Hate to jump to conclusions, but I do believe that winter may be over for 3/4 of us. Not sure about your area but we have not had a winter in two years now! Just so happened i have a nice new two year old speed wing plow! I am in central IL. Where ya at and what are you thinking?


----------



## BUFF (Dec 24, 2009)

Had one event on Xmas day that all triggers were met and another event last week that was just sidewalks/salting. , that's it for the season so far.
Last week had 4 days -10* F, this week it's in the 60's and I'm putting together lawn-care bids by requested by customers. Who knows it make pick up/ catch up in the next 3 months.


----------



## jmdregs (Nov 13, 2012)

*Not Over Yet - Massachusetts*

I've only had three plowable events so far this year but at least the weather has been a lot colder than last year. The forecast doesn't look good for the rest of this week but winter still has another two months to go.


----------



## maelawncare (Mar 4, 2004)

Middle of MO and not one plowing event yet. We had a 1.5" storm that melted off by afternoon. Thats it! We also only had 1 plowing and 2 salt events last year. Been a bad two years here. But not any different than before.

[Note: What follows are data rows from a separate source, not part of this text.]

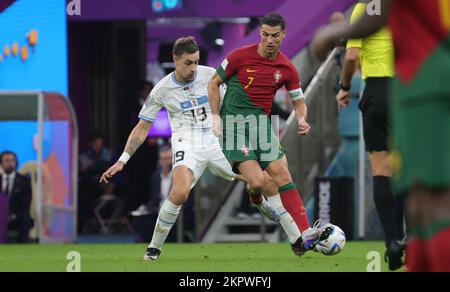 Lusail, Qatar. 28th Nov, 2022. Uruguay's Sebastian Coates and Portuguese Cristiano Ronaldo fight for the ball during a soccer game between Portugal and Uruguay, in Group H of the FIFA 2022 World Cup in Lusail Stadium, in Lusail, State of Qatar on Monday 28 November 2022. BELGA PHOTO VIRGINIE LEFOUR Credit: Belga News Agency/Alamy Live News Stock Photo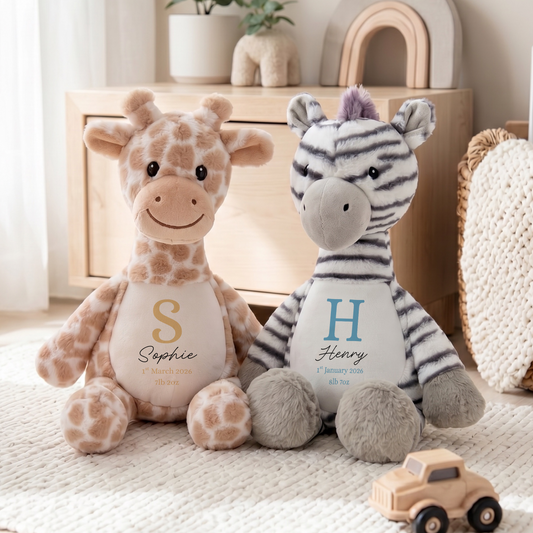 Two personalized plush stuffed animals, a giraffe  and a zebra, sitting side by side on a cream rug in a styled nursery setting.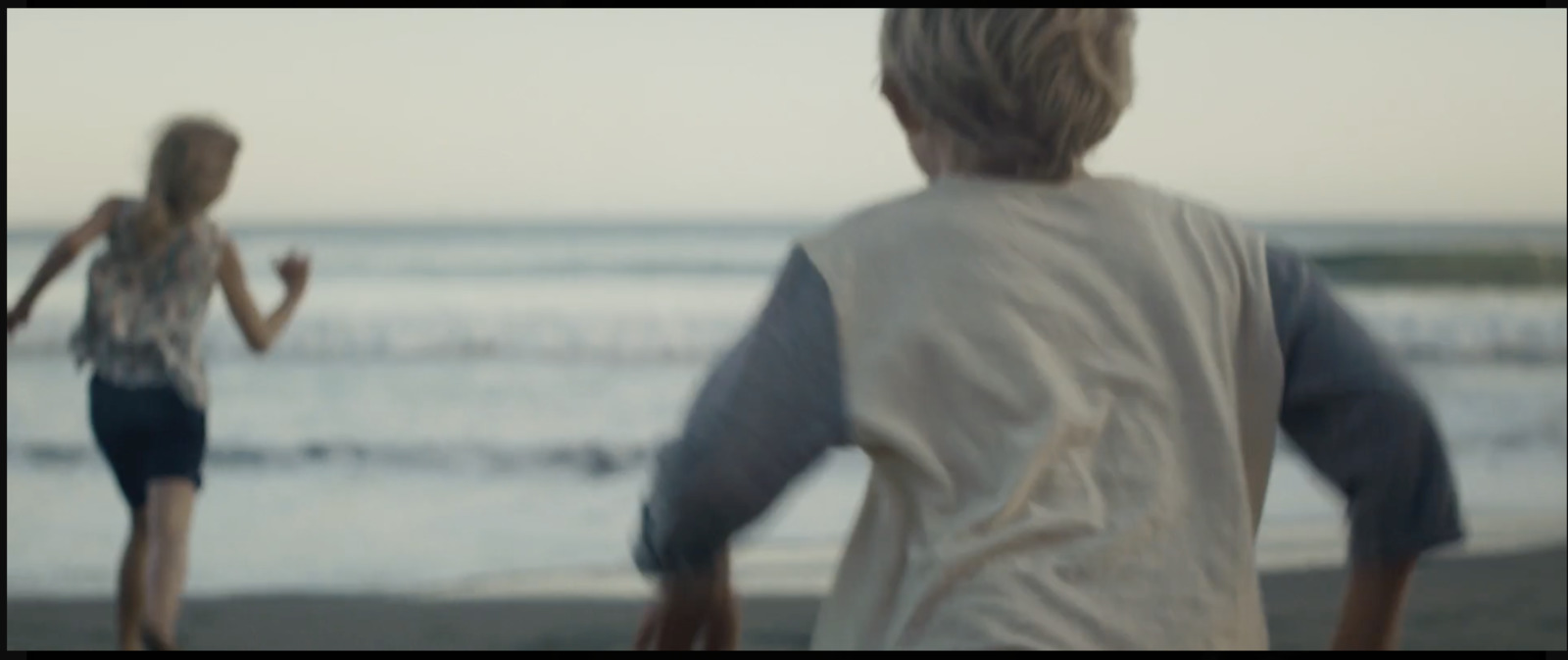 a blurry photo of a man and a woman walking on the beach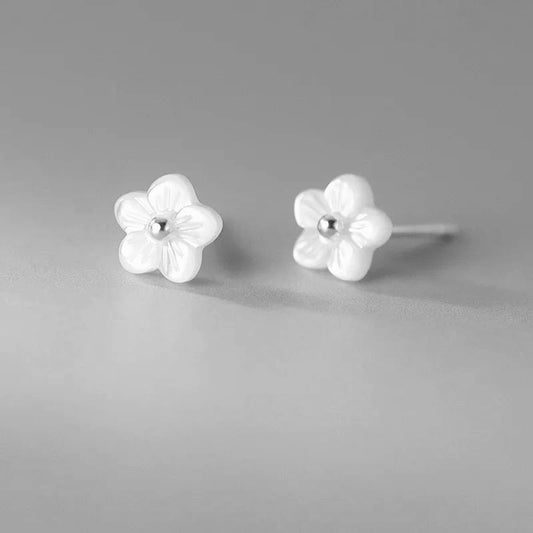 Sterling silver earrings in the shape of a mini flower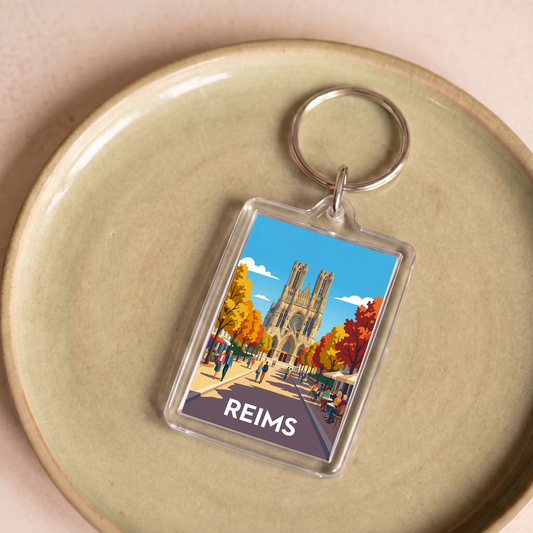 Porte-clés souvenir de la ville de Reims avec une illustration stylisée de sa cathédrale.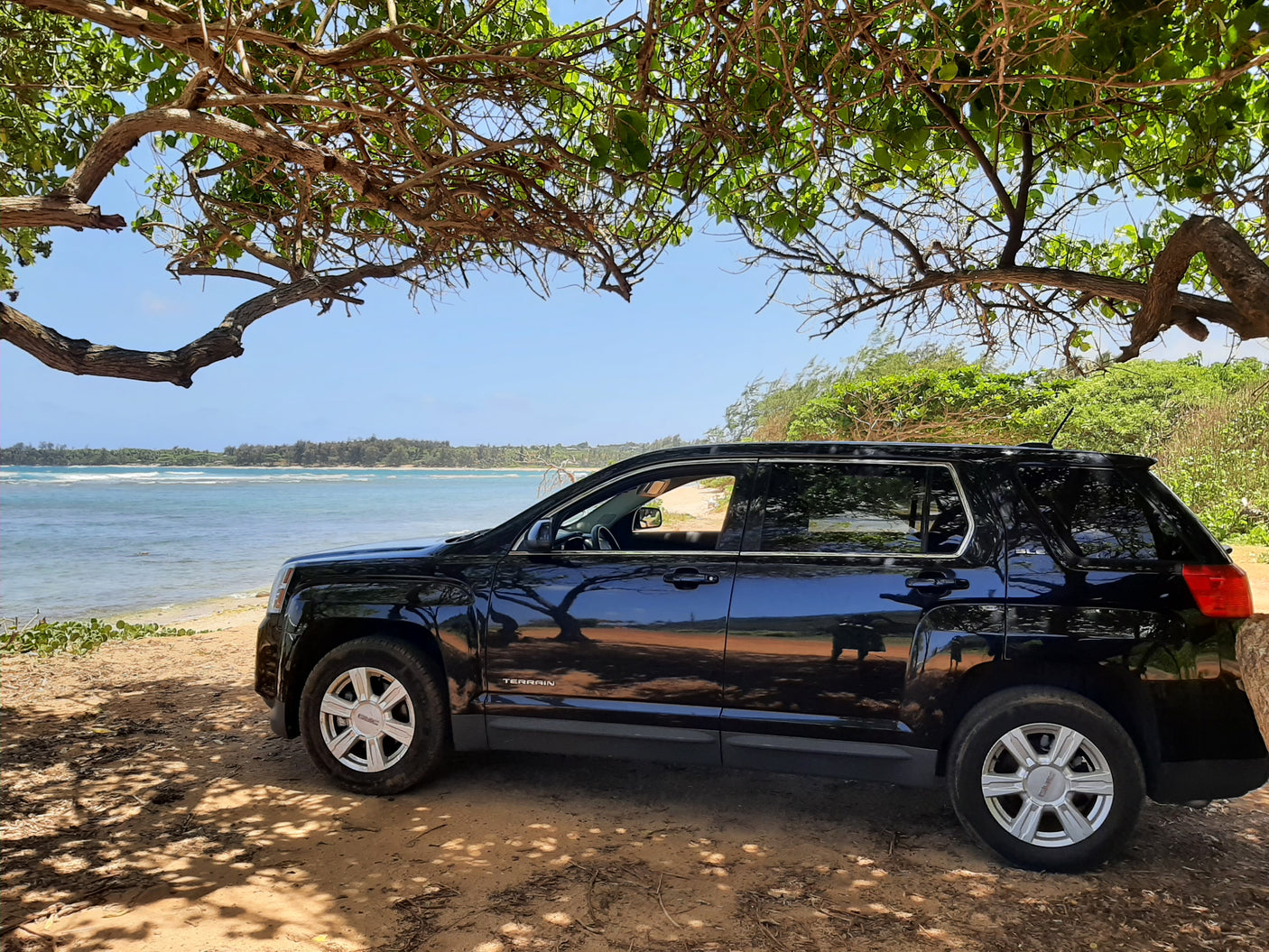 A black GMC Terrain SUV is parked under a shady tree by a beautiful beach. Perfect for coastal adventures, like those found with an RV rental.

The first two years I started plowing, I didnt drop my plow once! Or load the salt spreader. 04 and 05 was the years. The years after that though, we got hammered. So looks like we are in the same swing. 

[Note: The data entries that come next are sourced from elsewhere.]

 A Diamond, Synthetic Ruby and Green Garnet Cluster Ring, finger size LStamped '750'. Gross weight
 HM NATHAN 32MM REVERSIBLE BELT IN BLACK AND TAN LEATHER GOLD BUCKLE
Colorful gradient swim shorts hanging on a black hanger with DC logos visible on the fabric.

Hell, its supposed to be 70 here tomorrow, normal is 30!.


----------



## Dogplow Dodge (Jan 23, 2012)

maelawncare;1578835 said:


> Middle of MO and not one plowing event yet. We had a 1.5" storm that melted off by afternoon. Thats it! We also only had 1 plowing and 2 salt events last year. Been a bad two years here. But not any different than before.
> 
> The first two years I started plowing, I didnt drop my plow once! Or load the salt spreader. 04 and 05 was the years. The years after that though, we got hammered. So looks like we are in the same swing.
> 
> Hell, its supposed to be 70 here tomorrow, normal is 30!.

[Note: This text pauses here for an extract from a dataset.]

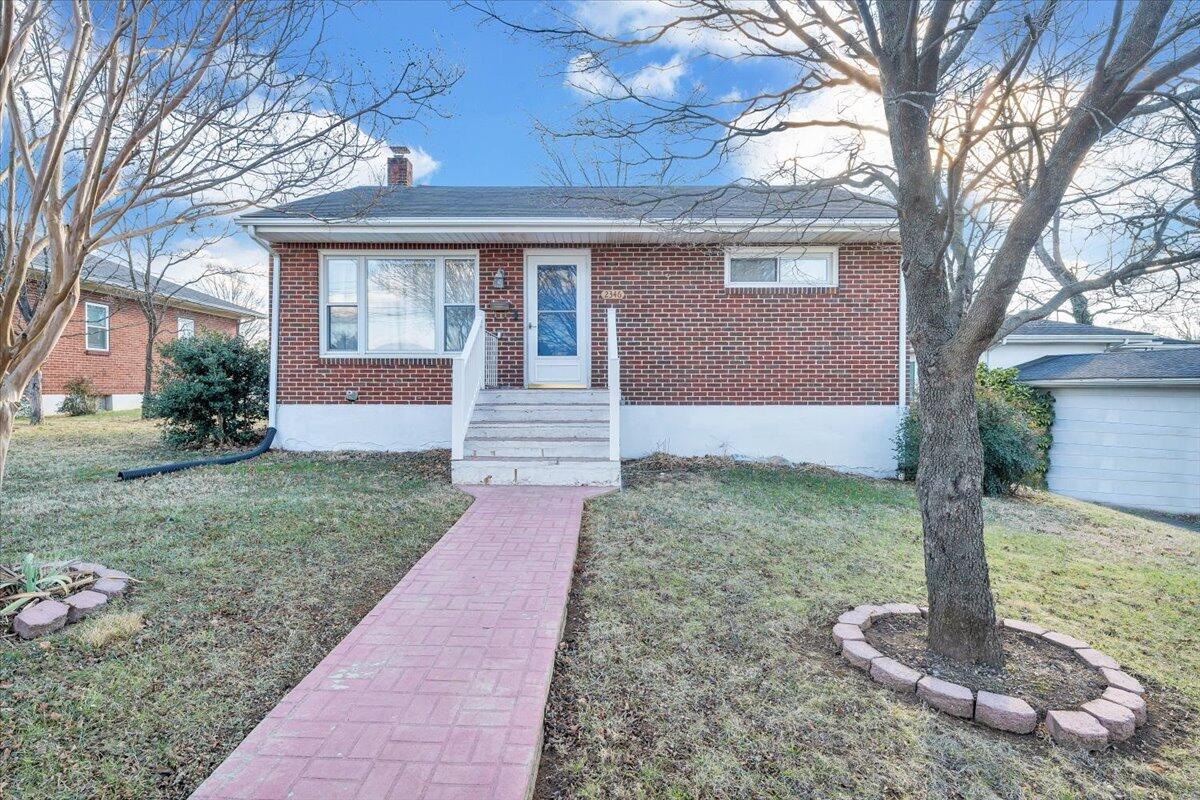 2346 Berkley Avenue Southwest Roanoke, VA 24015 - Photo 44 of 50 a front view of a house with garden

Well, at least I'm not alone. Your story is identical to mine here. Thumbs Up


----------



## White Gardens (Oct 29, 2008)

I feel your pain AJ.......




..............


----------



## Antlerart06 (Feb 28, 2011)

Im ready for warm dry weather have a lot landscape jobs waiting for me start on But that wont happen like last year


----------



## White Gardens (Oct 29, 2008)

Antlerart06;1578910 said:


> Im ready for warm dry weather have a lot landscape jobs waiting for me start on But that wont happen like last year


I doubt we have as quite an early start as last year, but they are saying above average temps for March.

........


----------